### Your instructions
Keep to the lines from the one with "Interacting vote fraction: 0%." through the end of the data, and write them out exactly.

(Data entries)
■ ■ ■ ■ ■
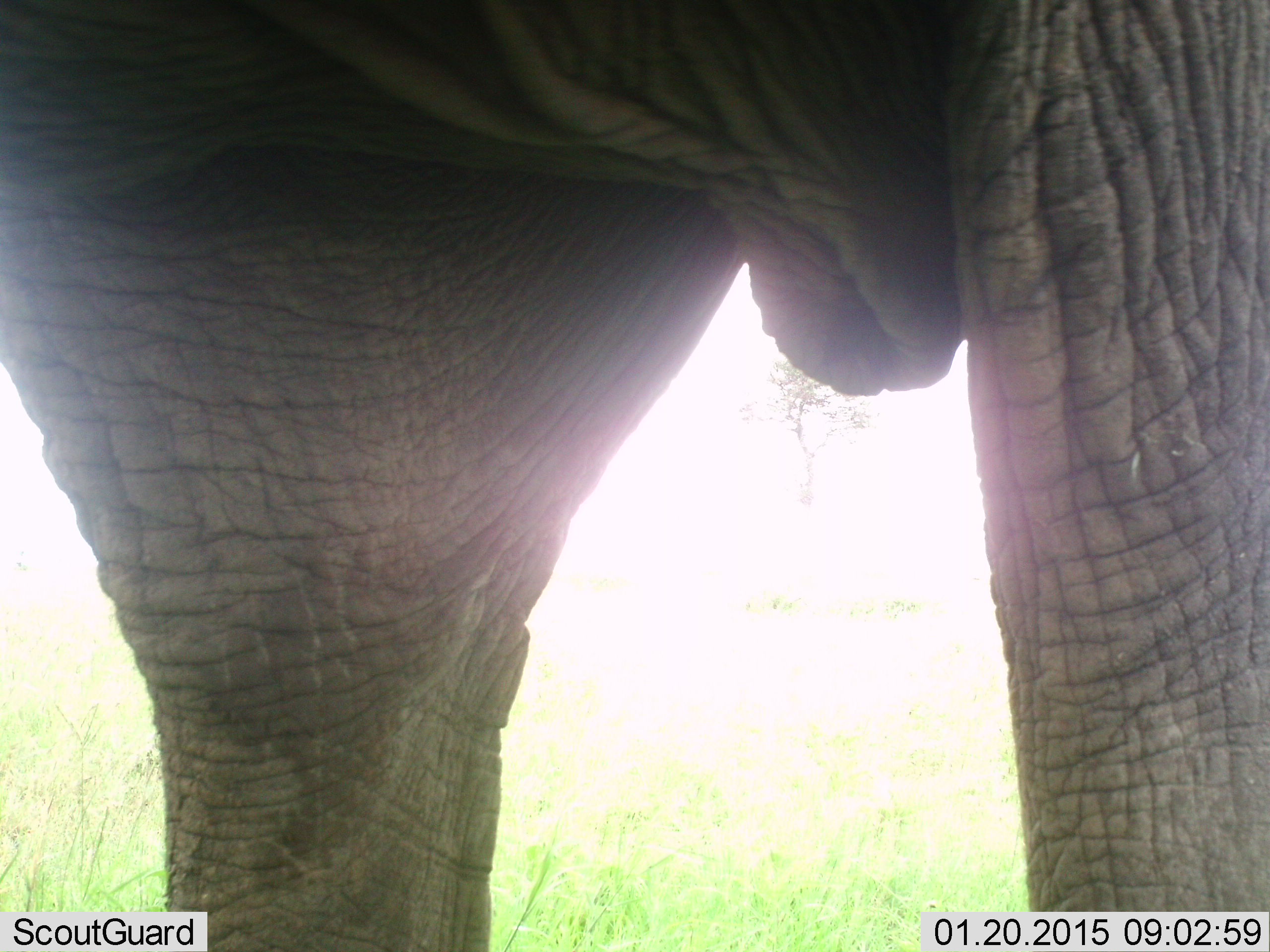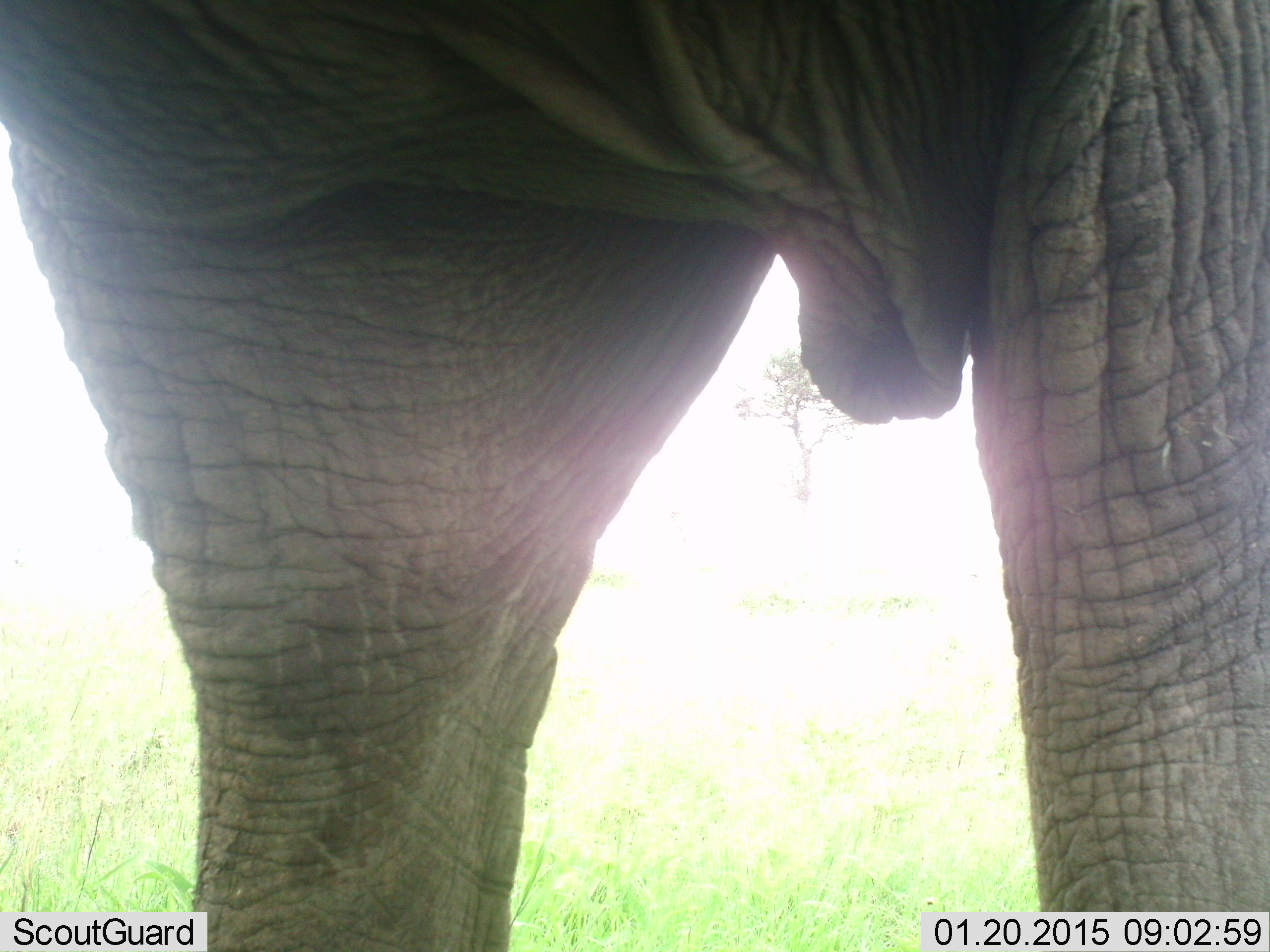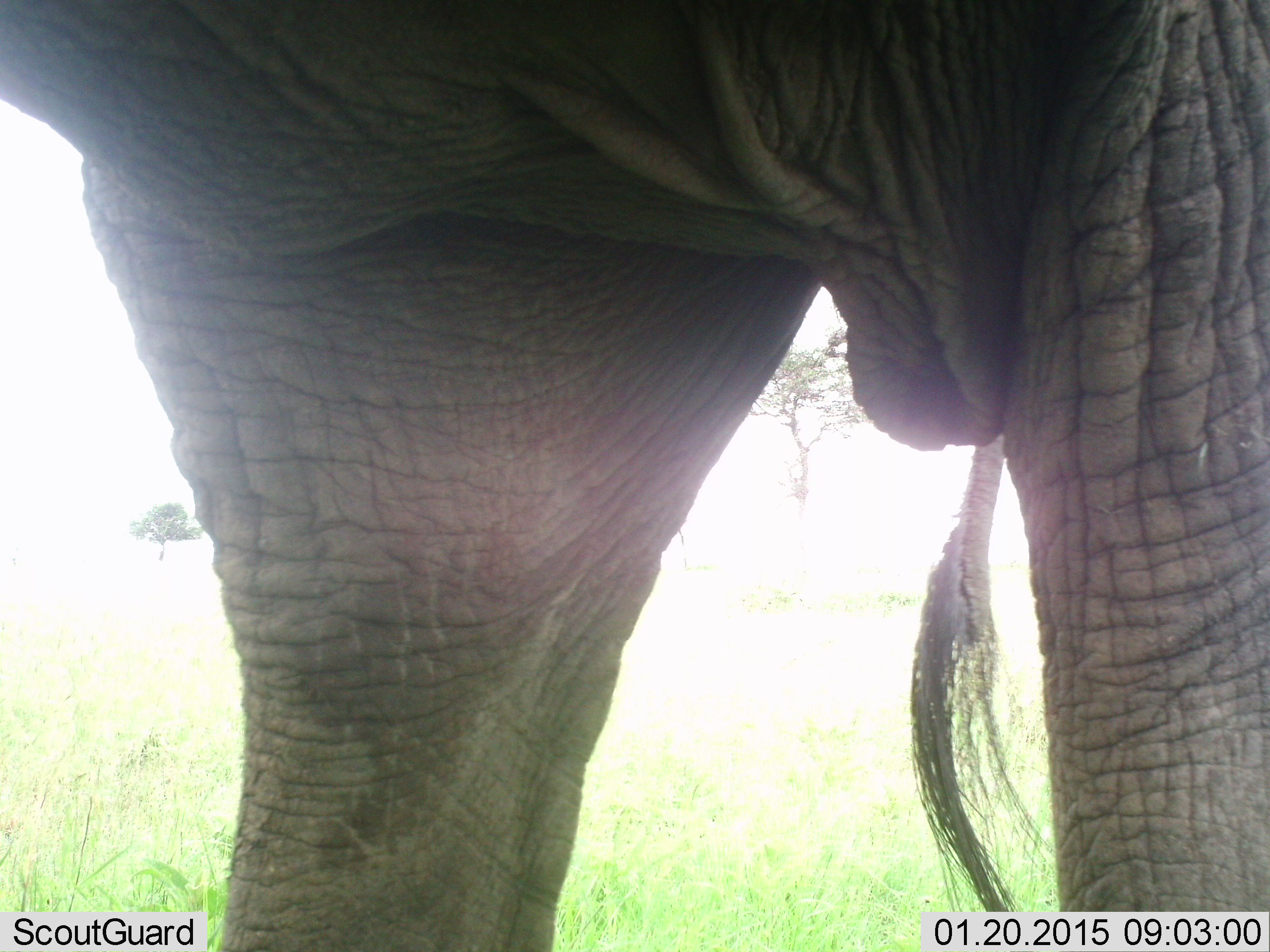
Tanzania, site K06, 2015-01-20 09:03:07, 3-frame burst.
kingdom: Animalia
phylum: Chordata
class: Mammalia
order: Proboscidea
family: Elephantidae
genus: Loxodonta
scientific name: Loxodonta africana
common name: african bush elephant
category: elephant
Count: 1.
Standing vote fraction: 100%.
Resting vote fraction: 0%.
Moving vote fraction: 0%.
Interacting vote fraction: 0%.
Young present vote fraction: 0%.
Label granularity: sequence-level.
■ ■ ■ ■ ■
### Exercise result
Interacting vote fraction: 0%.
Young present vote fraction: 0%.
Label granularity: sequence-level.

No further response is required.